* Verificar a compreensão:
1. No excerto, em que é que Whit desce pelo buraco?
2. Transforma numa lista curta o parágrafo do excerto que começa por "Quando Whit desce numa banheira", sem perder os factos principais.
3. Diz se cada frase está de acordo com o excerto (sim ou não) e cita as palavras dele que o decidem:
(a) O buraco abriu-se sob a quinta de Whit depois de uma tempestade.
(b) A história tem um único final.
(c) A jornada é feita sobretudo de diálogos.
==== Excerto ====
Pelas fendas da ficção.

Com algumas subtilezas narrativas, esta é uma jornada maioritária em diálogos, mecânicas redundantes e alternâncias no plano técnico.

Quando Whit desce numa banheira pelo imenso buraco que abriu sob a sua quinta, no seguimento de uma feroz tempestade, há como que uma metáfora da entrada do ser no seu âmago. A descida prossegue até um mundo novo, que na verdade está repleto de bruma e se reconstrói à medida que são evocadas as suas memórias, desbravando mais uma porção de território sempre que é completado o reconhecimento de um tempo passado. Pelo meio há escolhas e opções a tomar, numa ramificação que se estende por múltiplos caminhos, os ramos narrativos, as bifurcações e os desfechos, múltiplos finais. As decisões tomadas afectam a linha de progressão, que trilhos iremos percorrer, que mais percursos e cenários iremos atravessar em passo lesto.
==== Dados fornecidos ====
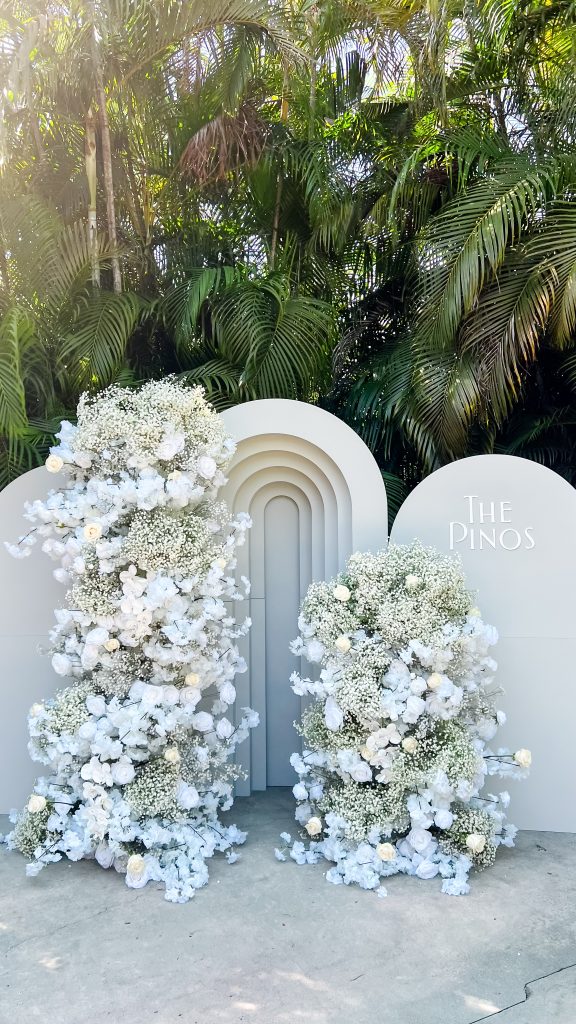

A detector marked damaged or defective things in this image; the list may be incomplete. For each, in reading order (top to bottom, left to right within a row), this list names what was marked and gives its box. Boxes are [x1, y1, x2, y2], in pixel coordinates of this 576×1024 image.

floor crack [467, 962, 573, 1019]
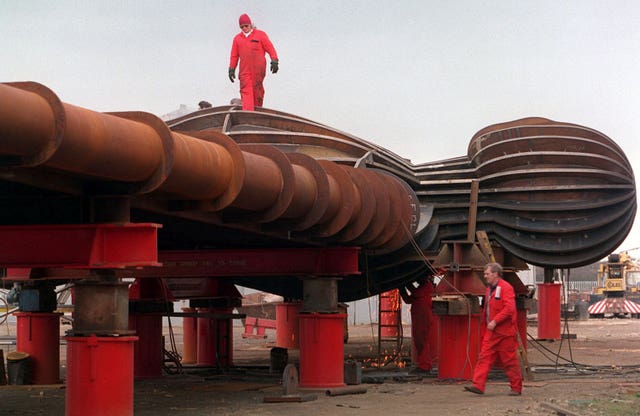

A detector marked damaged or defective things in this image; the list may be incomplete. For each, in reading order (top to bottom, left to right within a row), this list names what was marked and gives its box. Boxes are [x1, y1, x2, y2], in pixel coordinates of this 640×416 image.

rusted metal surface [0, 81, 636, 300]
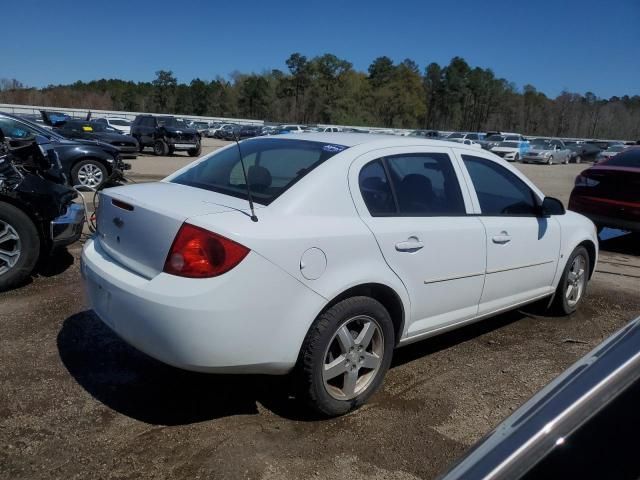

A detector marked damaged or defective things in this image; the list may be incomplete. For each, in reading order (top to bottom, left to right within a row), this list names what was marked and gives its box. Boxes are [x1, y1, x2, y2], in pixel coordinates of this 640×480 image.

damaged vehicle [0, 129, 84, 290]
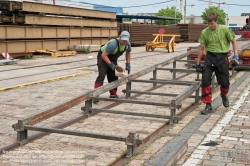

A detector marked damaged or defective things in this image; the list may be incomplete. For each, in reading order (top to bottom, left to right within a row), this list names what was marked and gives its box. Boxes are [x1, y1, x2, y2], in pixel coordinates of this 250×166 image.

rusty metal surface [0, 0, 115, 19]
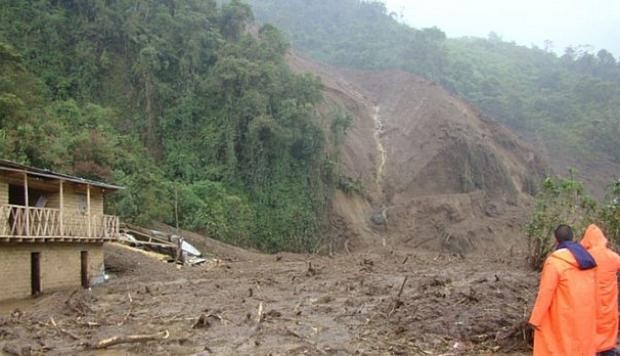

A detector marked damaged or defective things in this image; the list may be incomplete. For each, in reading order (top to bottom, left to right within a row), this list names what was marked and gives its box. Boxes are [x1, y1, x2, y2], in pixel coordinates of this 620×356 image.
====
* Tarefas resolvidas:
1. Numa banheira.

2.
- Depois de uma feroz tempestade, abre-se um imenso buraco sob a quinta de Whit, e ele desce por ali numa banheira.
- A descida leva a um mundo novo, cheio de bruma.
- Esse mundo reconstrói-se à medida que as memórias de Whit são evocadas.
- Cada vez que se reconhece um tempo passado, abre-se mais uma porção de território.
- Há escolhas a fazer, com vários ramos narrativos e múltiplos finais.
- As decisões tomadas mudam os caminhos e os cenários percorridos.

3.
(a) Sim: "o imenso buraco que abriu sob a sua quinta, no seguimento de uma feroz tempestade".
(b) Não: "os desfechos, múltiplos finais".
(c) Sim: "esta é uma jornada maioritária em diálogos".